Photo courtesy of iStock
¹ Corn oil is a cholesterol free food that contains 14g of total fat per serving. See nutrition information on product label or at Mazola.com for fat and saturated fat content. Very limited and preliminary scientific evidence suggests that eating about 1 tbsp (16 grams) of corn oil daily may reduce the risk of heart disease due to the unsaturated fat content in corn oil. FDA concludes there is little scientific evidence supporting this claim. To achieve this possible benefit, corn oil is to replace a similar amount of saturated fat and not increase the total number of calories you eat in a day .One serving of this product contains 14 grams of corn oil.
²Maki KC, Lawless Al, Kelley KM, Kaden VN, Dicklin MR. Benefits of corn oil compared to extra virgin olive oil consumption on the plasma lipid profile in men and women with elevated cholesterol; results from a controlled feeding trial, J. Clin, Lipidol, January/February 2016 5 issue.

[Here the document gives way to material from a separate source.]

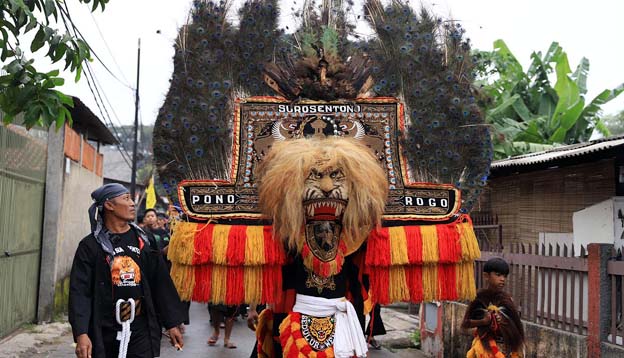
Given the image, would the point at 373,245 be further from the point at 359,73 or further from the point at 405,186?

Study sponsored in part by ACH Food Companies, Inc.
³USDA National Nutrient Database SR-28, 2016.
510USDA and USDHHS 2010; FDA 2000, 2010; Wu et al. 2009; Demonty et al. 2008, Ellegard et al. 2008; Mensink et al. 2010
6Based on analysis of corn oil and 2016 USDA comparison of other cooking oils: Corn Oil has plant sterols content of 135.6 mg/serving vs. 30.0 mg/serving for Olive Oil, 40.8 mg/serving for Vegetable Oil, and 93.9 mg/serving for Canola Oil.